The episodic vignettes could easily descend into cheap soap opera, but Bogdanovich was a student of Renoir and Ford, and he invests them with such delicate nuance that they resonate as truthful and believable at every level. The tiny details, the creaking of the old bed that underscores Sonny’s first time with Ruth, the brilliant use of country songs on the soundtrack that counterpoint and heighten the narrative (Faded Love to accompany Jacy’s farcical elopement), Jacy gripping the pool table pockets as her mother’s lover has sex with her in the deserted parlour. The many tiny, brilliantly observed moments combine to fill a canvas uncovering the empty lives and of the inhabitants of Anarene. The heart of the piece is Johnson’s Sam the Lion, ironically he had to be talked into taking the part by John Ford, "you wanna play second string to John Wayne all your life?" Johnson is superb as the rock solid conscience of the town, relating to the boys as he helps shape them into men, "you won’t believe how much this country has changed." Sam wistfully remembers a married woman he loved, and the real moments they shared, something that resonates with Sonny. Later Sonny discovers that woman was Lois, and she recalls the affair as the one real time of her life, a memory of something that she can cling to amidst the boredom and repetition of daily life.

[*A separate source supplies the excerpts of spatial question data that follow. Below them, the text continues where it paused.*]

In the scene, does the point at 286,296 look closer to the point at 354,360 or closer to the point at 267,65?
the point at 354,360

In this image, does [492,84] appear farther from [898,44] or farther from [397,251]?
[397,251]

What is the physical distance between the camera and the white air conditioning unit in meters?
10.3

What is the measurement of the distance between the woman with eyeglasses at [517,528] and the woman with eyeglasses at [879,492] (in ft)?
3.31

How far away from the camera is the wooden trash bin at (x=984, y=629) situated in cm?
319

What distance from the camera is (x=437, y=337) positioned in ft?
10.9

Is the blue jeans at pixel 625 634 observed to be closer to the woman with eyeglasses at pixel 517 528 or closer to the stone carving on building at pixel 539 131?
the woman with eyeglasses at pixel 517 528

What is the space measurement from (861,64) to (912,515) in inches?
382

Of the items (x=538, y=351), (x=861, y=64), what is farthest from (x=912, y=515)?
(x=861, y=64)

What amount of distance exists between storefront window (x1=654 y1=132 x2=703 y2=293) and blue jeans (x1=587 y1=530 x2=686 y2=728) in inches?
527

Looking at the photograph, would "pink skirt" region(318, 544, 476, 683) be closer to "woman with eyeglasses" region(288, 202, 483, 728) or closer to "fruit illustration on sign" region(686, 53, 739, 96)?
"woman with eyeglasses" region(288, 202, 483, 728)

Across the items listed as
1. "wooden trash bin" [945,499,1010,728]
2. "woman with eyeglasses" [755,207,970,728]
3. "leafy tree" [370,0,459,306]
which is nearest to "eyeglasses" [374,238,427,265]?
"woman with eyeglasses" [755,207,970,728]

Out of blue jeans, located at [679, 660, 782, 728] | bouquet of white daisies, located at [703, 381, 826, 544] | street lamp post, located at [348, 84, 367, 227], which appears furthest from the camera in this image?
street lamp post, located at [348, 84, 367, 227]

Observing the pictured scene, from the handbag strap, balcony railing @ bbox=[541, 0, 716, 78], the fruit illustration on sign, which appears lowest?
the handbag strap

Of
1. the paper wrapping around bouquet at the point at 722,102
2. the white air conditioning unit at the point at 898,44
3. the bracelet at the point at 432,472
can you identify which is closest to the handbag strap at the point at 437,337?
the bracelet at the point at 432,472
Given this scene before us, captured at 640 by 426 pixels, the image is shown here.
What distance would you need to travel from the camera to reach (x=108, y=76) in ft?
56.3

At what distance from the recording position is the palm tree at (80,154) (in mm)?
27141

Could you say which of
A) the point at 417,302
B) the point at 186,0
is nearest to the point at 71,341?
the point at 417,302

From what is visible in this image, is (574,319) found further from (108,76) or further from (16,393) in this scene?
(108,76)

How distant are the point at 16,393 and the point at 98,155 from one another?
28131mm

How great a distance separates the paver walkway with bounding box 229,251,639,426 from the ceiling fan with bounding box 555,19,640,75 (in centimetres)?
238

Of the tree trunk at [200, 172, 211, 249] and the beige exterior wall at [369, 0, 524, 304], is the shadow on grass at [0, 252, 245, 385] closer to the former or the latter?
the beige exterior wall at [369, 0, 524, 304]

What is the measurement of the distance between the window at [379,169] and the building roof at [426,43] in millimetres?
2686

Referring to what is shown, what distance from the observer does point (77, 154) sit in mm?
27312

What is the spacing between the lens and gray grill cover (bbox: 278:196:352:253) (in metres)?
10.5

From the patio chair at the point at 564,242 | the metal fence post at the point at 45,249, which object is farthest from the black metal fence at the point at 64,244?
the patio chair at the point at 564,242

The cast is uniformly excellent, Bogdanovich handling the ensemble with a sure hand. Newcomer Shepherd (a glamour model in her first film and in best cliché tradition she had an affair with her director!) unearths the vanity and capriciousness of her spoiled girl character, and Bottoms is superb as the good hearted Sonny. Cloris Leachman is heartbreaking as the older woman who finds a true connection, only to lose it to her younger rival, and deservedly won the Best Supporting Oscar, as did Johnson for his Sam the Lion.
Bogdanovich fashioned an incredibly mature work, dimensional and considered in a way that was more European in its pacing and depth than American. He proved himself a classicist in that his style emulated the past masters like Renoir, Hawks and Ford, rather than some of the more cutting edge techniques favoured by his contemporaries. The milieu of a wasteland inhabited by inarticulate people, struggling to find ways to communicate and make sense of their environment turned the film into an existentialist masterpiece. Bogdanovich held his nerve to keep that sombre tone, to hold shots when others would have cut, to back his inexperienced actors, most of whom went on to stellar careers, and the results are one of the seminal films of a fantastic era, and a valentine to classic American cinema. Bogdanovich has Hawks’ Red River close the picture show as the last feature presented, and Bogdanovich ironically shows the ‘myth’ of the west as John Wayne heads a mighty herd out onto the open freedoms that the wide horizon offers, after having shown us for two hours the crushing reality of western life. Superb.